Tag Archives: Gendered Language

Night of the Dead by Steve Smith

Dia de los Muertos
El Dia de Los Muertos: photo by Steve Smith
 “In the casa where I am currently staying in Jalpan, Mexico, an altar is set up prominently to honor the ones that are loved but seen no longer. Their photos, together with food offerings for their journeys, a shrine to the Virgin Mary, and other mementos are displayed as a living tribute to the dead. It is this way in every casa in this puebla, and throughout Mexico. This tradition fuses the Christian doctrine of the communion of saints with the more ancient beliefs of the distant past. The dead live among us, and together, we and they pass through this temporal life joined together. Across the great divide that separates mortality and the life beyond, an unbroken chain of love binds one and all.” ~Steve Smith
Let me introduce to you my friend Steve Smith. Steve and I met at Holy Hill Hermitage in Skreen, County Sligo, Ireland when we were both on retreat there. Steve and his wife were there for two months. I was there for nine. You can read all about my adventures in Ireland, if you haven’t already, right here, under the Jubilee tab. Steve was working on his novel called, The Twin, which is historical fiction about Jesus and his brother Thomas, who Steve has conjured and who is very much real. Steve’s story is an accurate historical portrayal of life in Israel/Palestine around the years when Jesus walked the earth.
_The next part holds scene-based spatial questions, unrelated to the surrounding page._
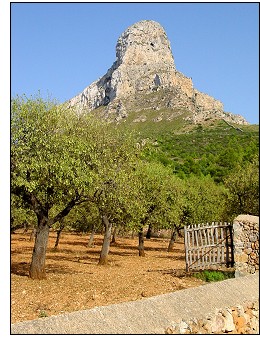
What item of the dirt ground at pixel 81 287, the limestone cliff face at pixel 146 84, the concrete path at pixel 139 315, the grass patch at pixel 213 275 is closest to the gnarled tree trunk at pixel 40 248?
the dirt ground at pixel 81 287

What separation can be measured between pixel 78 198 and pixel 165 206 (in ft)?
51.5

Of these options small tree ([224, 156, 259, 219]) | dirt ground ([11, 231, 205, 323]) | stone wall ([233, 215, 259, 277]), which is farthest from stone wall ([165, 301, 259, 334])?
small tree ([224, 156, 259, 219])

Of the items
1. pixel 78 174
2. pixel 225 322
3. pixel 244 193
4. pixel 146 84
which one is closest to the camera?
pixel 225 322

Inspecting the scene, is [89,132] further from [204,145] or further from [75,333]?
[204,145]

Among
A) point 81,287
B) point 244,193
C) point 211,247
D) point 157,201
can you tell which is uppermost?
point 244,193

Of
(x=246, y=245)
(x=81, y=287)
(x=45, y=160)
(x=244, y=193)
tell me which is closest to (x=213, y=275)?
(x=246, y=245)

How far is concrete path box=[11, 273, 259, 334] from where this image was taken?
4.53m

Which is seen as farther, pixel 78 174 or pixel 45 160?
pixel 78 174

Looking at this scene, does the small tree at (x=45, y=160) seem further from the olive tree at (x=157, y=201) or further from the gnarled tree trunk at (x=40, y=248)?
the olive tree at (x=157, y=201)

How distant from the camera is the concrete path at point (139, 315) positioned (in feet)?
14.9

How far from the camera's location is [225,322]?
20.4ft

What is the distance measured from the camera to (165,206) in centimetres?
3061

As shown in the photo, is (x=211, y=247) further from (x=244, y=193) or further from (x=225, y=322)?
(x=244, y=193)

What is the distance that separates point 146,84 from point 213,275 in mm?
130605
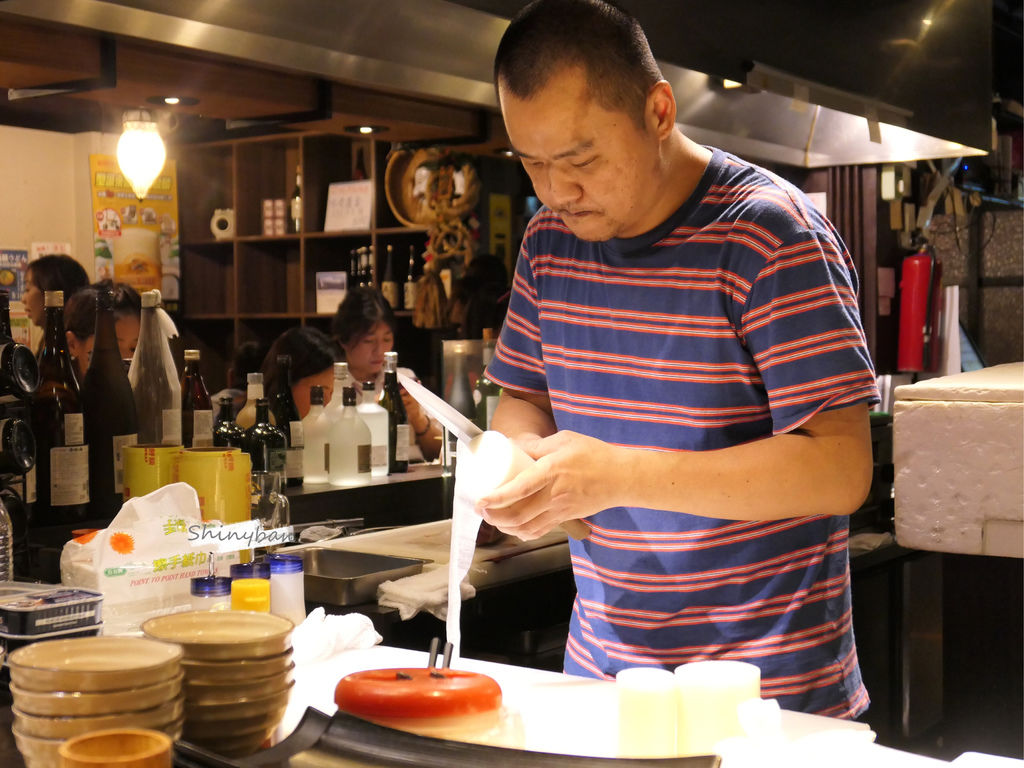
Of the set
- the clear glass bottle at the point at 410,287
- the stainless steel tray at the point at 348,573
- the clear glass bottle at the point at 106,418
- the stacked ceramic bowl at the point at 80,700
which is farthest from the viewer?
the clear glass bottle at the point at 410,287

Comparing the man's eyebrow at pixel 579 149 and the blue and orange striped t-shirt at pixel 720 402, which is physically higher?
the man's eyebrow at pixel 579 149

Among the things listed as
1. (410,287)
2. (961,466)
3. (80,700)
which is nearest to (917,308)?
(410,287)

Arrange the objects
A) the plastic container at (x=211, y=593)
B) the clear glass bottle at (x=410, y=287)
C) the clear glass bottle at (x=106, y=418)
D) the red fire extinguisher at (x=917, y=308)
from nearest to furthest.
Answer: the plastic container at (x=211, y=593), the clear glass bottle at (x=106, y=418), the red fire extinguisher at (x=917, y=308), the clear glass bottle at (x=410, y=287)

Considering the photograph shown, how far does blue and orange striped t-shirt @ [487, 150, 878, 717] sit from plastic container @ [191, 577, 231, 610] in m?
0.52

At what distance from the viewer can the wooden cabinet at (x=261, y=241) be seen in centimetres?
678

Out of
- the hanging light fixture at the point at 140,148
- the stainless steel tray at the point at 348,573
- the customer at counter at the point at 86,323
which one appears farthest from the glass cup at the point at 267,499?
the hanging light fixture at the point at 140,148

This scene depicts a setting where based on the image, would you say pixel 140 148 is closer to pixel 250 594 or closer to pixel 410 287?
pixel 410 287

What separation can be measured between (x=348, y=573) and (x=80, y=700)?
132 cm

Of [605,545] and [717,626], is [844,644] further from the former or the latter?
[605,545]

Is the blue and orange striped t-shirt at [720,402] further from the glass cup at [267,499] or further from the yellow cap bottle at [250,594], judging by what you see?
the glass cup at [267,499]

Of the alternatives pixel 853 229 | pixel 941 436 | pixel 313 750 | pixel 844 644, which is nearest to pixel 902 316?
pixel 853 229

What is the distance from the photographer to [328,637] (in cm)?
153

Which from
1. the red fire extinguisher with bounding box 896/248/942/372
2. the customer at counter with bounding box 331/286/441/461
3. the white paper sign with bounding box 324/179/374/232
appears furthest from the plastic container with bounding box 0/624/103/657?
the white paper sign with bounding box 324/179/374/232

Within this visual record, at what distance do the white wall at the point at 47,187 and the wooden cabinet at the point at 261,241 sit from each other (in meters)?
0.61
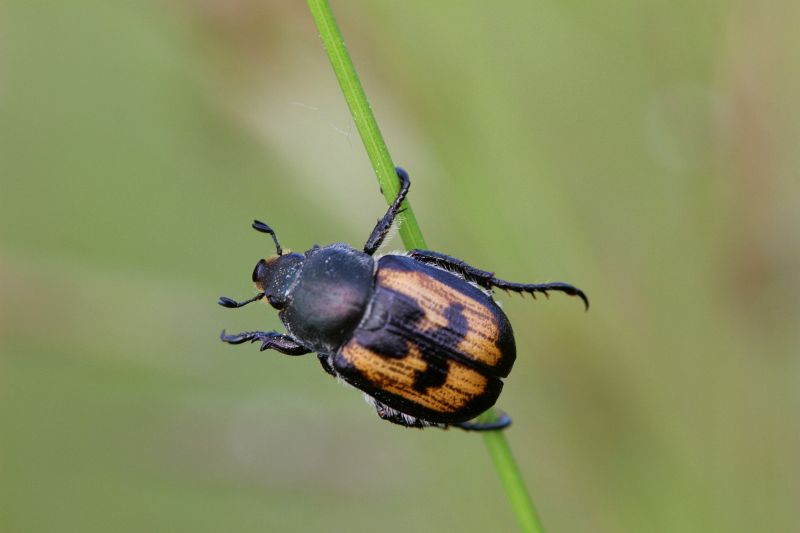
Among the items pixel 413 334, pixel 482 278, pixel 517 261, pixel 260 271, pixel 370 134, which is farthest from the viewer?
pixel 260 271

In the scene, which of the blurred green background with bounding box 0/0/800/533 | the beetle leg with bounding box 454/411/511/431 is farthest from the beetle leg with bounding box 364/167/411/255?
the beetle leg with bounding box 454/411/511/431

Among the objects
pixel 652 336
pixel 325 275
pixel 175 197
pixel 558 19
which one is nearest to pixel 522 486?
pixel 325 275

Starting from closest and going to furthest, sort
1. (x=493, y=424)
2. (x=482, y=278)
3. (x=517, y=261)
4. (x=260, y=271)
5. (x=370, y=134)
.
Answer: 1. (x=370, y=134)
2. (x=493, y=424)
3. (x=482, y=278)
4. (x=517, y=261)
5. (x=260, y=271)

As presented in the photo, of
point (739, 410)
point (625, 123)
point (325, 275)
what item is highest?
point (625, 123)

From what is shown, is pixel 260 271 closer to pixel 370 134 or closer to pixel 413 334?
pixel 413 334

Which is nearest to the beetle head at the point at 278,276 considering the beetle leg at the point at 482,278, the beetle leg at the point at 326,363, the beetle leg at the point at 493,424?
the beetle leg at the point at 326,363

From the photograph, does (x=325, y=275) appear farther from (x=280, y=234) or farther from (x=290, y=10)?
(x=280, y=234)

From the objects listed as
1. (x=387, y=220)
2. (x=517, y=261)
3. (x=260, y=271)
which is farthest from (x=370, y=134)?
(x=260, y=271)
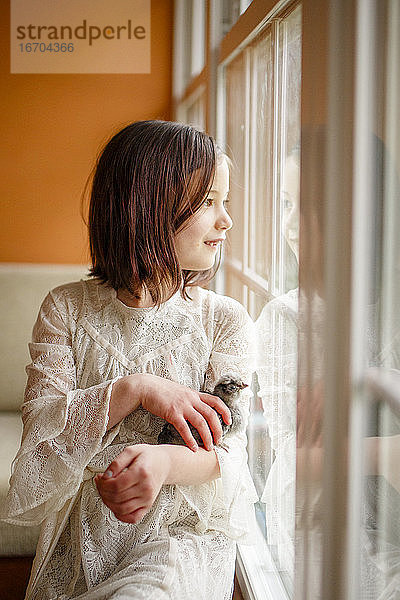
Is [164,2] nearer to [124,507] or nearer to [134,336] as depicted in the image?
[134,336]

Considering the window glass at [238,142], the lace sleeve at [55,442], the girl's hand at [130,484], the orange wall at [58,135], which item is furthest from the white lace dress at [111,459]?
the orange wall at [58,135]

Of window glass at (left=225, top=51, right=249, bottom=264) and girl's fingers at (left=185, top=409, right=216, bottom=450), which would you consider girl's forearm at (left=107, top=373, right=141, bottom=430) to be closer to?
girl's fingers at (left=185, top=409, right=216, bottom=450)

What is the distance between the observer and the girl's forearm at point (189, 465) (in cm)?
105

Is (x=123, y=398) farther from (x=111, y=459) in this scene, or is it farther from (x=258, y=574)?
(x=258, y=574)

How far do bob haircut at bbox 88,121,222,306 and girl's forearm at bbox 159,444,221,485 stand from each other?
27 centimetres

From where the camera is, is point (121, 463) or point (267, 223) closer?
point (121, 463)

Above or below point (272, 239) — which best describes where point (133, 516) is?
below

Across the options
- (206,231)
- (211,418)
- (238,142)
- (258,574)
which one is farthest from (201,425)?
(238,142)

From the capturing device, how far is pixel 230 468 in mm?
1128

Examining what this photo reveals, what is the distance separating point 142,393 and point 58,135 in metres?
2.09

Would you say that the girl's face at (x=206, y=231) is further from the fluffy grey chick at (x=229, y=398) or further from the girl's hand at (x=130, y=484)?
the girl's hand at (x=130, y=484)

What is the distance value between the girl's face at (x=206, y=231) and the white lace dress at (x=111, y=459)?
0.09 m

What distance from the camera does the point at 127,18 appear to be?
9.53 feet

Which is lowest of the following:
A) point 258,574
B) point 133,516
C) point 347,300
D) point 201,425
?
point 258,574
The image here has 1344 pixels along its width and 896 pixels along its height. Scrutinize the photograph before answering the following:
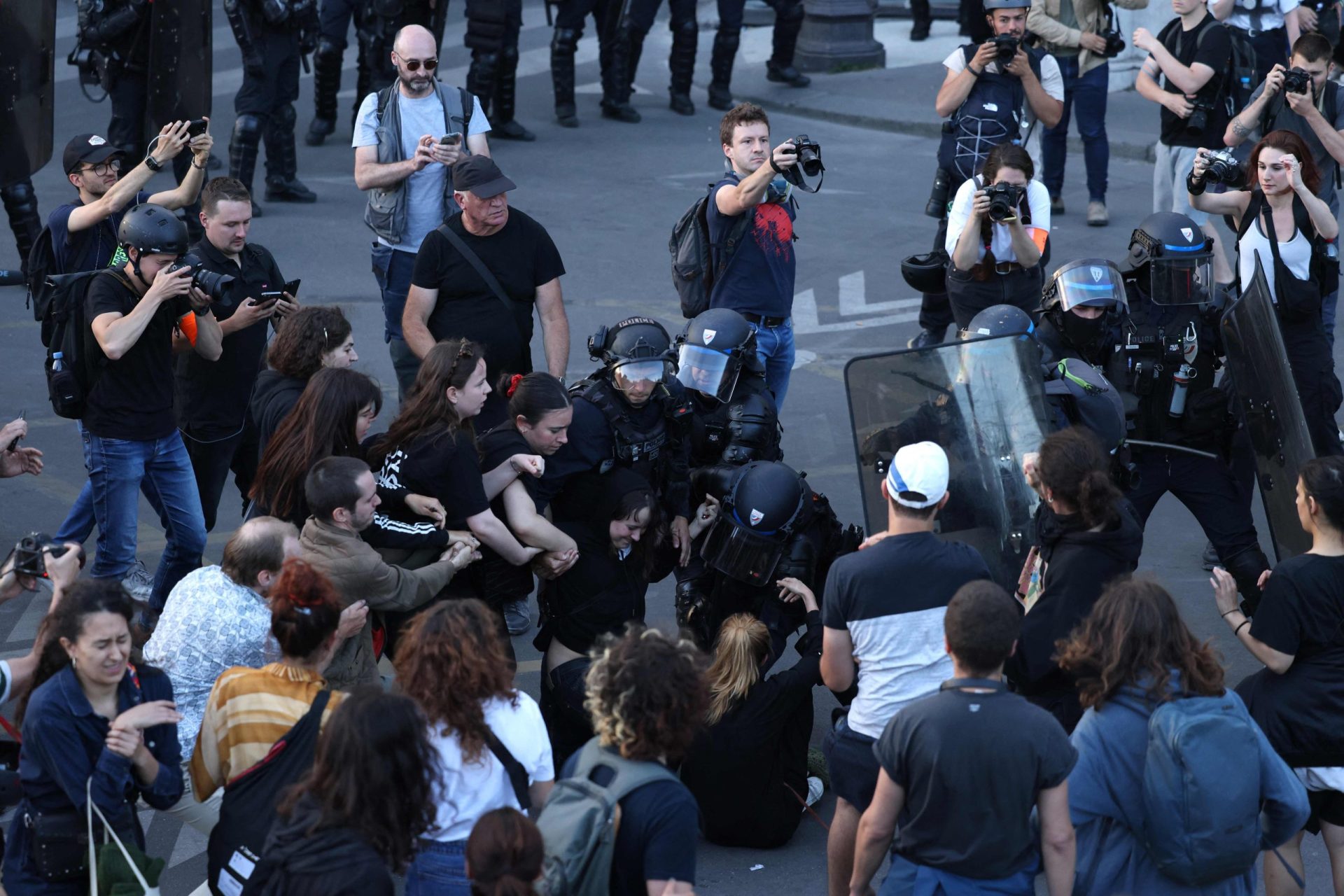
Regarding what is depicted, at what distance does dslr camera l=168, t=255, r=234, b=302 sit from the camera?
5.53m

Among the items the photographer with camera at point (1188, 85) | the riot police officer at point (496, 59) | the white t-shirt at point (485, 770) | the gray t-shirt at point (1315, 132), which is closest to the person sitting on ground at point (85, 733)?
the white t-shirt at point (485, 770)

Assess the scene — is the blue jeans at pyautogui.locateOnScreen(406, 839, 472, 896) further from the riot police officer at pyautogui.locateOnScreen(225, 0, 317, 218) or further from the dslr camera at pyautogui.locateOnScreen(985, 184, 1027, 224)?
the riot police officer at pyautogui.locateOnScreen(225, 0, 317, 218)

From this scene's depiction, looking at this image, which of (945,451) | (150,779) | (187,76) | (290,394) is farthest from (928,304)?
(150,779)

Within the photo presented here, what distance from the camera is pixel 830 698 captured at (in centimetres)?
570

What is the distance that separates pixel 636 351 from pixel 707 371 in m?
0.39

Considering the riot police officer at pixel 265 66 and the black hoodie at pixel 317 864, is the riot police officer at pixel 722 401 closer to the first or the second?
the black hoodie at pixel 317 864

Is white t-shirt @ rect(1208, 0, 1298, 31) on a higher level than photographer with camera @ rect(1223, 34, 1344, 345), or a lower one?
higher

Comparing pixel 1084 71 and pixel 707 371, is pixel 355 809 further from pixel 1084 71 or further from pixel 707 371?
pixel 1084 71

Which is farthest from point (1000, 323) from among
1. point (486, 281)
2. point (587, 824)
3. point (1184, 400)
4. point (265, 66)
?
point (265, 66)

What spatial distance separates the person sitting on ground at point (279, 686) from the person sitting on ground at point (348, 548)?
532 mm

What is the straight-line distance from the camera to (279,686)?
361cm

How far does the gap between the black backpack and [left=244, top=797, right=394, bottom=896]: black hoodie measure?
4139 millimetres

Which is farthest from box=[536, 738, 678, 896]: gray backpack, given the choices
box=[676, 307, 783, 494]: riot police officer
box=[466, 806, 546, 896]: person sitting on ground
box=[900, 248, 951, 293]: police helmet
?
box=[900, 248, 951, 293]: police helmet

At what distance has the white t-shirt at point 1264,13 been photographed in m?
10.7
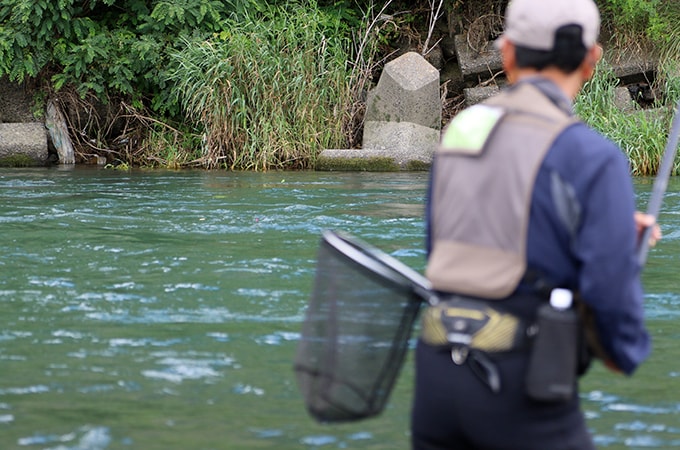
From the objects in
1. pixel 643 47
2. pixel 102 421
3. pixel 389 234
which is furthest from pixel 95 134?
pixel 102 421

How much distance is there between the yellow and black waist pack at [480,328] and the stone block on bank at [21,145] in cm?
1690

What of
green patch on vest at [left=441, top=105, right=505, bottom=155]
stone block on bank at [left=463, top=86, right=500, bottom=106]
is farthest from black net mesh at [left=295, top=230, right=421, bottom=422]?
stone block on bank at [left=463, top=86, right=500, bottom=106]

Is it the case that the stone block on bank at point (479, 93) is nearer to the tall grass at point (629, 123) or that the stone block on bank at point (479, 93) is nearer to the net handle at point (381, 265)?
the tall grass at point (629, 123)

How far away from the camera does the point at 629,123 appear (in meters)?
16.2

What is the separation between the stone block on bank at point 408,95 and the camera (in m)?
17.8

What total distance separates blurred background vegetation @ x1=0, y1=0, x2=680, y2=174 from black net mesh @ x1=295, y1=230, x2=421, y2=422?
44.6ft

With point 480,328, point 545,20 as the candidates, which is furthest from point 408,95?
point 480,328

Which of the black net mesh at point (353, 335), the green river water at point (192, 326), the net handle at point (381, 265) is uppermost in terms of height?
the net handle at point (381, 265)

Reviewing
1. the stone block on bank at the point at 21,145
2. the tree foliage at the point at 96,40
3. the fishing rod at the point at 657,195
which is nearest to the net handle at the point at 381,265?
the fishing rod at the point at 657,195

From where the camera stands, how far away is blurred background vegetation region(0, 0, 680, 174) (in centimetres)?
1766

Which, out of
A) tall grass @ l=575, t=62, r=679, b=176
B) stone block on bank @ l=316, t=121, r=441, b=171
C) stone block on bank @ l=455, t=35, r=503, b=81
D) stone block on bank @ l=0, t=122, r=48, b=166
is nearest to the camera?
tall grass @ l=575, t=62, r=679, b=176

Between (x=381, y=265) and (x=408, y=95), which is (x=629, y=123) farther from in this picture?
(x=381, y=265)

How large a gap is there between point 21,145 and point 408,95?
20.1 feet

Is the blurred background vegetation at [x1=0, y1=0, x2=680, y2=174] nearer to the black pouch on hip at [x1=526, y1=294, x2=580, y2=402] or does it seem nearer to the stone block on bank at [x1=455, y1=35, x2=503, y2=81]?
the stone block on bank at [x1=455, y1=35, x2=503, y2=81]
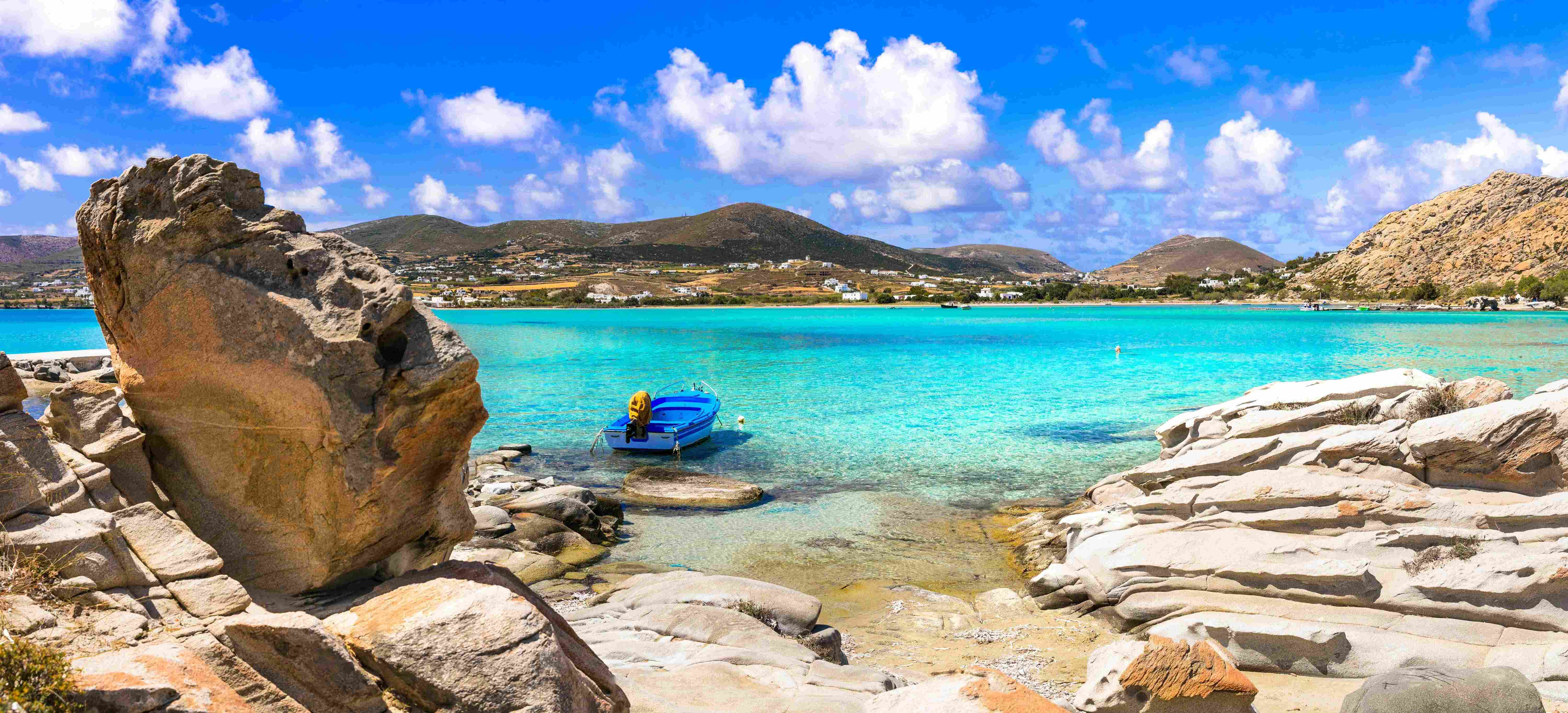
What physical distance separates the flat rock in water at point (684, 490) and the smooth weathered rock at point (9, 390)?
13400mm

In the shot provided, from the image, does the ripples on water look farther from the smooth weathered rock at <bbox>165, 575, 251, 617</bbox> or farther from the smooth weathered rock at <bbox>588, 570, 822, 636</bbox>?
the smooth weathered rock at <bbox>165, 575, 251, 617</bbox>

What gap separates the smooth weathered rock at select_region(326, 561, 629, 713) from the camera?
5176 mm

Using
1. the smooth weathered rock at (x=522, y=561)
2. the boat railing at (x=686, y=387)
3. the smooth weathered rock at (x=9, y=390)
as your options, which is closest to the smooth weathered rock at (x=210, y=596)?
the smooth weathered rock at (x=9, y=390)

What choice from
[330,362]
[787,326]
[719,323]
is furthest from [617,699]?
[719,323]

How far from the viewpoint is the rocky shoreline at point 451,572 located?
201 inches

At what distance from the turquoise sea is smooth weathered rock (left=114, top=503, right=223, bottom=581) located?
31.6 feet

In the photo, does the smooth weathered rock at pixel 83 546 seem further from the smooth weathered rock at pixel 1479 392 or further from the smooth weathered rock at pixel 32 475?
the smooth weathered rock at pixel 1479 392

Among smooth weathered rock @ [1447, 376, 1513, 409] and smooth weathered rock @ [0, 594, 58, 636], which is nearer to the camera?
smooth weathered rock @ [0, 594, 58, 636]

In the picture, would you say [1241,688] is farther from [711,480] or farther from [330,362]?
[711,480]

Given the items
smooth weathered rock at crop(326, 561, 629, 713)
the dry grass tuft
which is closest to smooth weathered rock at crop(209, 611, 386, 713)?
smooth weathered rock at crop(326, 561, 629, 713)

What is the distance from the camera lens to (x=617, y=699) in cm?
618

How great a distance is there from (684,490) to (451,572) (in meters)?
13.0

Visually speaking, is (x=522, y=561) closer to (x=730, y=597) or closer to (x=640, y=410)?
(x=730, y=597)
His story is about the entire family and their hard lives as Jews under the oppressors of the Roman Empire. All the characters that folks know from their bibles are here, but they are having lives, just like we do, and those lives are colored by terrible horror, acts of barbarity, beauty and complexity. Steve consulted with me, which was a happy circumstance for us both, about all things Jewish. Steve is a retired priest, he knows his stuff Christian and Jewish, Buddhist and Hindu. Nevertheless, he isn’t Jewish. Part of his story is about the Divine Feminine and both of his Marys, the mother of Jesus, and Mary Magdalene are women of power and are channels for the Shechinah.

Steve is already in touch with the Shechinah. Shechinah gets mistranslated and mispronounced all the time. Trying to name the Divine, is just not really possible. All we can do is list the attributes, describe the qualities. Shechinah is not the name of the female part of the Divine. Shechinah is much, much more than that and not containable within any boundaries. She is called the “In-Dwelling Presence” most often. In the Hebrew, when there is a reference to the cloud that protected the Jewish people as they journeyed in the desert for forty years, that cloud is referenced as the Shechinah’s Presence. She is the protector and the lover and the gentle, tender, green-earth growing mothering aspects of the Divine. Whenever the Divine is being referenced as merciful, the word used comes from the root for the word womb/rechem. This word becomes the word Rachamim.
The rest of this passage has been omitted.